6. Au Japon, le seul des éléments radioactifs s’étant échappés et s’échappant des réacteurs de la Centrale ? de Fukushima que l’on mesure, c’est le césium radioactif. Mais c’est que de grosses quantités de strontium 90 et de tritium se sont répandues et se répandent sur tout le Japon. Les rayons émis par le strontium et le tritium sont les rayons bêta : d’où l’extrême difficulté à les mesurer. Le strontium peut provoquer des leucémies et le tritium des troubles chromosomiques.

7. Encore plus dangereux: afin, disent-ILS, de se débarrasser de la pollution radioactive qui est tombée sur une large partie de l’est du Japon, ils raclent la couche supérieure du sol et la mettent dans des sacs en plastique qu’on dépose dans des lieux en plein air, tels des ordures ordinaires. C’est ansi que, dans les champs de l’est du Japon, on peut voir, exposés en plein air, à tous vents, de gros tas de sacs de plastique…pouvant être assaillis par les fréquentes intempéries que sont au Japon les fortes pluies et les typhons. Lors, il peut facilement arriver que le plastique éclate ou se déchire et alors le contenu du sac s’éparpille çà et là. Et si cela arrive, plus de moyen et plus d’endroit pour les confiner à nouveau.

8. Le 21 septembre (tiens! ceci à nouveau au moment où cette lettre s’écrit), le journal TOKYO SHINBUN donne l’information que Naoki Inose, le gouverneur de Tokyo, a déclaré, lors d’une conférence de presse que ce que Abe avait voulu dire au C.I.O., c’était son intention de maîtriser la situation, d’en obtenir le contrôle. Et le gouverneur a ajouté : « La situation, on ne la contrôle pas, maintenant ».

It’s a sad story = c’est une bien triste histoire mais telles sont bien les choses, tel est bien l’état du Japon et de Tokyo à l’heure présente. J’aimais bien la cuisine japonaise et ce pays jusqu’à ce que l’accident de Fukushima n’arrive.
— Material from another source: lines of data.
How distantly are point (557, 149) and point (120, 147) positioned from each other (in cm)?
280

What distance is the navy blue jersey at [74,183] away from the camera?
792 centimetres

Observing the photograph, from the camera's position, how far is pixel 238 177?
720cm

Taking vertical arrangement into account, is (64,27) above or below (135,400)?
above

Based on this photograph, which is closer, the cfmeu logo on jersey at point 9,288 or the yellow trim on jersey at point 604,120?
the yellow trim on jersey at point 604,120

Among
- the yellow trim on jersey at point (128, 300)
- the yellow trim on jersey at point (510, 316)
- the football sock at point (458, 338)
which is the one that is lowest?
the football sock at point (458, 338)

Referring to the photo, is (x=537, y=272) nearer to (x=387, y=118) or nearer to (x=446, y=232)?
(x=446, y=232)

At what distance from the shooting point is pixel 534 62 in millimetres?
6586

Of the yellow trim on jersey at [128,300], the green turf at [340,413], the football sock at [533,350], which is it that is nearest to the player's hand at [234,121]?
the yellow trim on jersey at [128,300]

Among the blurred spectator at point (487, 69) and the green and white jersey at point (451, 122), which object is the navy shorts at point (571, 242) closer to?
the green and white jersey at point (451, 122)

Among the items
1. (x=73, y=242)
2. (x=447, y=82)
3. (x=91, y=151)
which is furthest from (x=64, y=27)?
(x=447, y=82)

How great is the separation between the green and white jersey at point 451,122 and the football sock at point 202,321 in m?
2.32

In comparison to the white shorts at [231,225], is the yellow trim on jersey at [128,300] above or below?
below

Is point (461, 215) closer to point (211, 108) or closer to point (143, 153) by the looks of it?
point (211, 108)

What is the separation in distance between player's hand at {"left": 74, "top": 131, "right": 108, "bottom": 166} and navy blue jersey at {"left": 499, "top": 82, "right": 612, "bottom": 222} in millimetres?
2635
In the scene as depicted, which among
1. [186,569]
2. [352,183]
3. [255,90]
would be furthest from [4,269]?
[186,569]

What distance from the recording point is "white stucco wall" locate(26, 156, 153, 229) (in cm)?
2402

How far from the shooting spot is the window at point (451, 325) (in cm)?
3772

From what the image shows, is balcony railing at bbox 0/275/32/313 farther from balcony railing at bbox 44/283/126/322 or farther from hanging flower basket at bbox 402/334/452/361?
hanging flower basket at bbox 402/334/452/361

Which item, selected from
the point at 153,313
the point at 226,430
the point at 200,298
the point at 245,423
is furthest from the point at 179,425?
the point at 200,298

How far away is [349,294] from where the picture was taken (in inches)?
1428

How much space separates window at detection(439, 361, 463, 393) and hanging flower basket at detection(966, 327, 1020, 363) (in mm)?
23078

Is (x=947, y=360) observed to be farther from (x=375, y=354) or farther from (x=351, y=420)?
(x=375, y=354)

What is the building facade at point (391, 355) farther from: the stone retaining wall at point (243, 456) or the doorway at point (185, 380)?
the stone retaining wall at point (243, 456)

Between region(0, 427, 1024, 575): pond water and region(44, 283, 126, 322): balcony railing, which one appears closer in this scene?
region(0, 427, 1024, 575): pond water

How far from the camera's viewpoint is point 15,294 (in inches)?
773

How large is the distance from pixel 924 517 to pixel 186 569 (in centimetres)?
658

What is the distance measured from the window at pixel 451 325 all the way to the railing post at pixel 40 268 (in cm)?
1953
Mais maintenant qu’il est arrivé, maintenant…

Les Jeux Olympiques, pour quoi?

Voulez-vous venir à Tokyo, un Tokyo à l’air pollué, à l’eau contaminée, et vous adonner, là, aux joies du sport?

Voulez-vous manger de la nourriture irradiée?

A cause de l’accident des réacteurs de Fukushima Daiichi, le Japon se trouve, aujourd’hui, dans un état anormal: jamais auparavant, l’humanité n’a fait l’expérience d’une telle anormalité des choses.